— Activity —
Repeat the data exactly, leaving out any image.

— Source material —

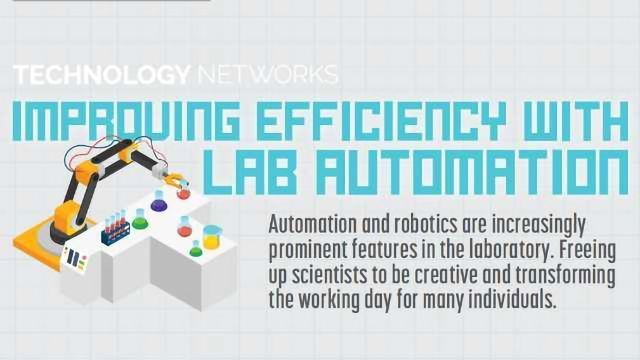 Improving Efficiency with Lab Automation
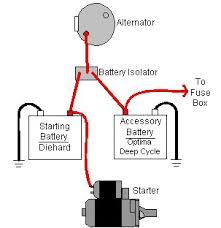 marine dual battery switch wiring diagram meetcolab marine dual battery switch wiring diagram comment diagram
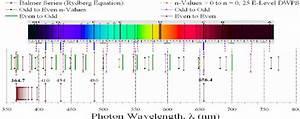 Balmer Series  Bottom  Compared To Fraunhofer Sun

— Solved problem —
 Improving Efficiency with Lab Automation
 marine dual battery switch wiring diagram meetcolab marine dual battery switch wiring diagram comment diagram
 Balmer Series  Bottom  Compared To Fraunhofer Sun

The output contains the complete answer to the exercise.